Líderes europeus e latino-americanos se reuniram pela última vez há oito anos, num contexto diferente do atual. Europeus precisam perceber que os continentes se distanciaram mais do que eles gostariam de admitir.A partir da próxima semana, os chefes de Estado e de governo da União Europeia (UE) e da América Latina estarão reunidos em Bruxelas. A última vez que isso ocorreu foi em 2015. Muita coisa mudou na relação entre os dois continentes nesses oito anos. Poderá ser um choque de realidade para os europeus: pois a Europa perdeu atratividade na América Latina.

Nesses oito anos, houve um alheamento, que se acelera atualmente. Após a última cúpula UE-Celac, a América Latina estava primeiramente ocupada, sobretudo, com si própria e com suas crises: a região quase não cresceu. As empresas europeias reduziram seus investimentos. Em vários países, do Chile, passando Bolívia, até o Peru, eclodiram tumultos sociais.

Eleições colocaram no poder novos chefes de Estado que demonstraram pouco interesse na Europa: foi o caso de Jair Bolsonaro no Brasil e também de Andrés Manuel López Obrador no México. Já na Europa, a simpatia pelos dois presidentes era mínima.

Por fim, a pandemia assolou impetuosamente a América Latina. Isso se deve em parte à política, mas também à sociedade, onde a maioria da população é pobre e trabalha no setor informal – ou seja, não podia se isolar.

Durante esses anos, as manifestações de solidariedade e o engajamento da Europa foram contidos. Os latino-americanos tomaram nota que a Europa esteve quase ausente nas entregas de vacina contra a covid na região, enquanto China e Rússia disponibilizaram imunizantes a quase todos os países da América Latina.

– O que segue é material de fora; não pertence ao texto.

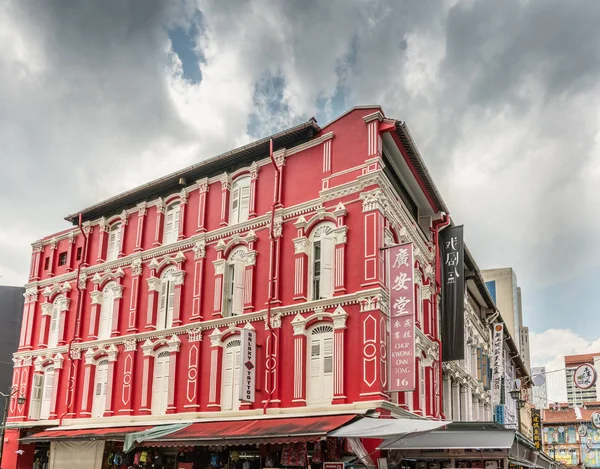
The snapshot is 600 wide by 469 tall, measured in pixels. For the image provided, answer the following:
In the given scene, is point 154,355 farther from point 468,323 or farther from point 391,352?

Mas então veio a mudança geopolítica com a invasão da Ucrânia pela Rússia. A Europa exigiu da América Latina uma condenação clara da Rússia. Os Estados cumpriram razoavelmente isso em votações importantes na ONU. Porém, em sanções contra a Rússia ou no envio de armas para a Ucrânia, os países se contiveram. Do ponto de vista da América Latina, é uma guerra na Europa que pouco tem a ver com eles. Isso é difícil de entender de uma perspectiva europeia.

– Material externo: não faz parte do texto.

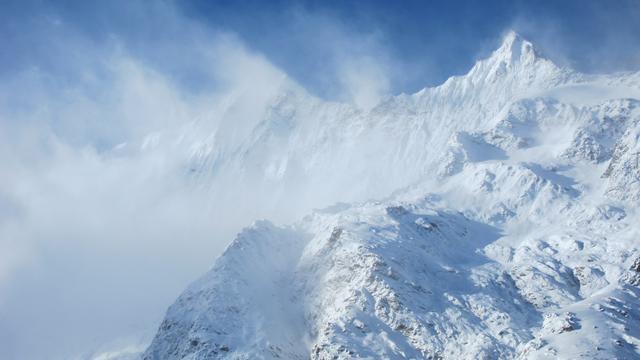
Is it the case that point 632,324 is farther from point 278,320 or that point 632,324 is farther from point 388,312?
point 278,320

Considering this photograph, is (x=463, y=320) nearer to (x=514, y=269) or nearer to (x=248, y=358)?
(x=514, y=269)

Com a guerra, no entanto, o interesse da Europa na América Latina voltou a crescer repentinamente. A Europa depende dos Estados democráticos da América Latina: seja em votações de fóruns como a ONU, ou para gerir a política externa como política de interesse global.

Oportunismo europeu?

Para os latino-americanos, isso parece oportunismo: agora, que a Europa reivindica de repente solidariedade na guerra contra a Rússia, a América Latina voltou a ser importante. Um parceiro com o qual – como os europeus declaram com frequência no momento – querem negociar de igual para igual. Ficam as perguntas: O que foi feito antes? Como se pode negociar estrategicamente com parceiros sem igualdade?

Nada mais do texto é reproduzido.